- Born: 1960 (age 65–66) Uganda
- Citizenship: Uganda
- Education: Makerere University (Bachelor of Arts and Diploma in Education) University of Nairobi (Masters in Mass Communications)
- Occupations: Journalist & Columnist
- Years active: 1989–present
- Known for: Publications
- Title: Chairman Uganda Printing and Publishing Corporation

= Joachim Buwembo =

Ugandan journalist, author and columnist

Joachim Buwembo (born 1960) is a Ugandan author, journalist, and newspaper columnist, who is the chairman of the Uganda Printing and Publishing Corporation (UPPC), the state-owned printing parastatal company, that is mandated to publish and print government documents.

He has previously worked as the managing editor of the Daily Monitor newspaper, an English language daily, owned by the Nation Media Group, headquartered in Nairobi, Kenya.

==Early life==
Buwembo was born in the Buganda Region of Uganda, circa 1960. After attending local primary school, he was admitted to St.

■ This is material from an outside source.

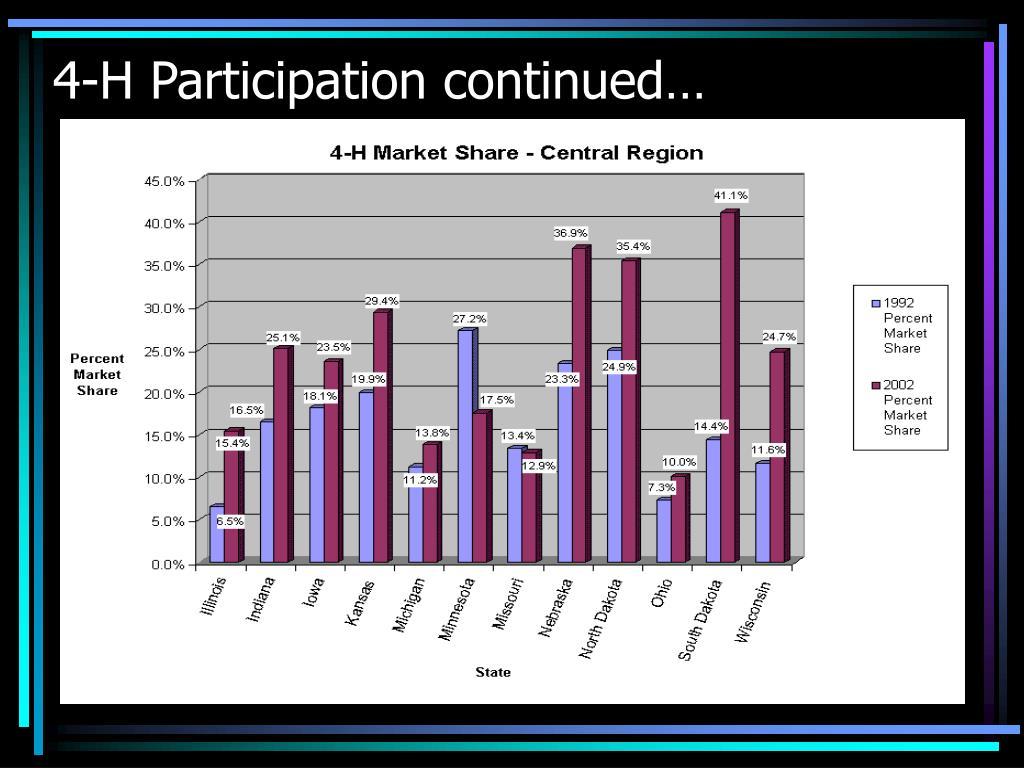 4-H Participation continued…
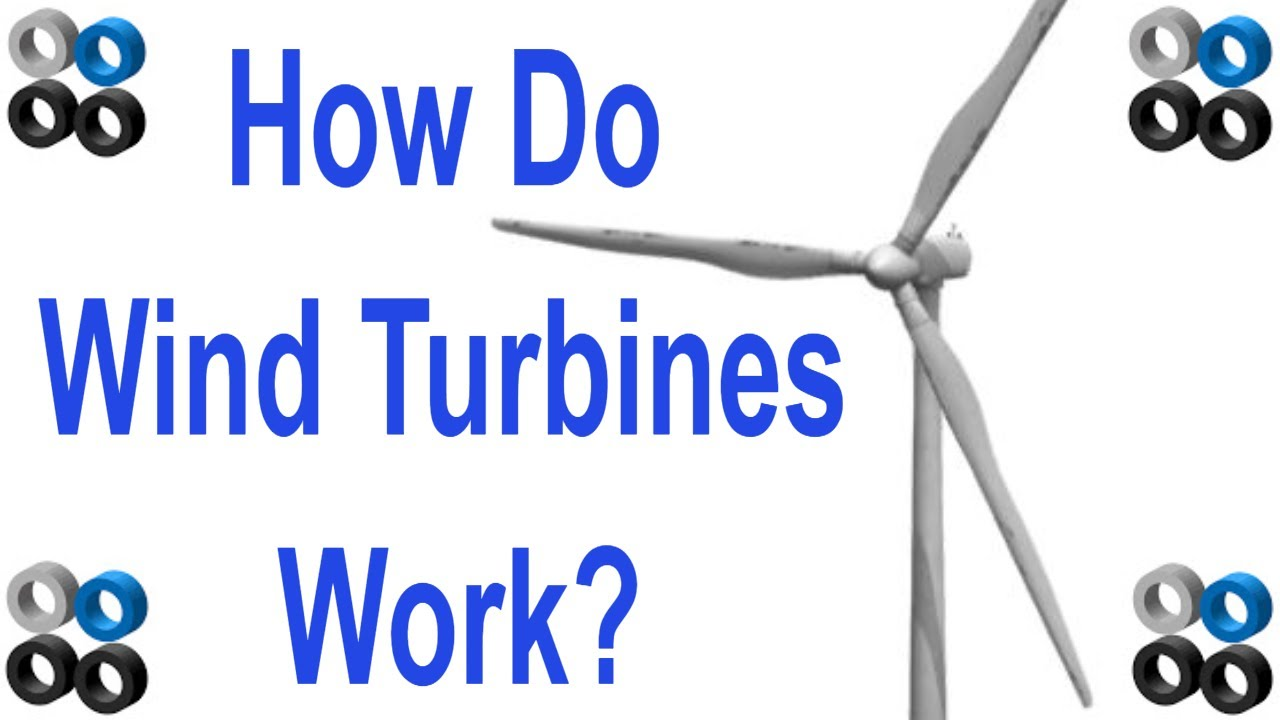 How Do Wind Turbines Work? [Basic Video]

Mary's College Kisubi, where he completed his secondary education. He then entered Makerere University, Uganda's oldest and largest public university, where he graduated with a Bachelor of Arts degree and a concurrent Diploma in Education. Later, he obtained a Masters in Mass Communications from the University of Nairobi.

==Career==
His journalistic career began in 1989 when he joined the Weekly Topic, as a reporter-trainee. In 1992, the editors of Weekly Topic broke away and created the Daily Monitor. After his postgraduate studies in Kenya, he rose through the ranks to become the Deputy Editor of the Weekly Topic. He also for a period, served as the Kampala Bureau Chief of The EastAfrican, a weekly publication, also owned by the National Media Group.

He also worked at the New Vision Group and was responsible for the Sunday Vision, from 1997 until 2004. He is credited with increasing circulation from 17,000 copies to 45,000 copies in a space of two years. When, in 2005, Nation Media Group launched The Citizen (Tanzania), the group turned to Buwembo to be part of those efforts. He briefly returned to Uganda as managing editor of the Daily Monitor. He was then asked by the Washington-based International Center for Journalists to return to Tanzania and promote developmental journalism through the Knight International Fellowship, from 2009 to 2011.

He was then employed by the UNDP at their Africa Climate Change Adaptation Programme, as the head of the editorial training team, based in Nairobi, from 2012 to 2013. He is an editor at Uganda Radio Network, Uganda's largest news agency. In addition to his other responsibilities he continues to train and mentor in-service journalists nationally.

==Personal==
He is reported to have the ability to communicate in two African languages; Luganda and Kiswahili and in two European languages; English and French.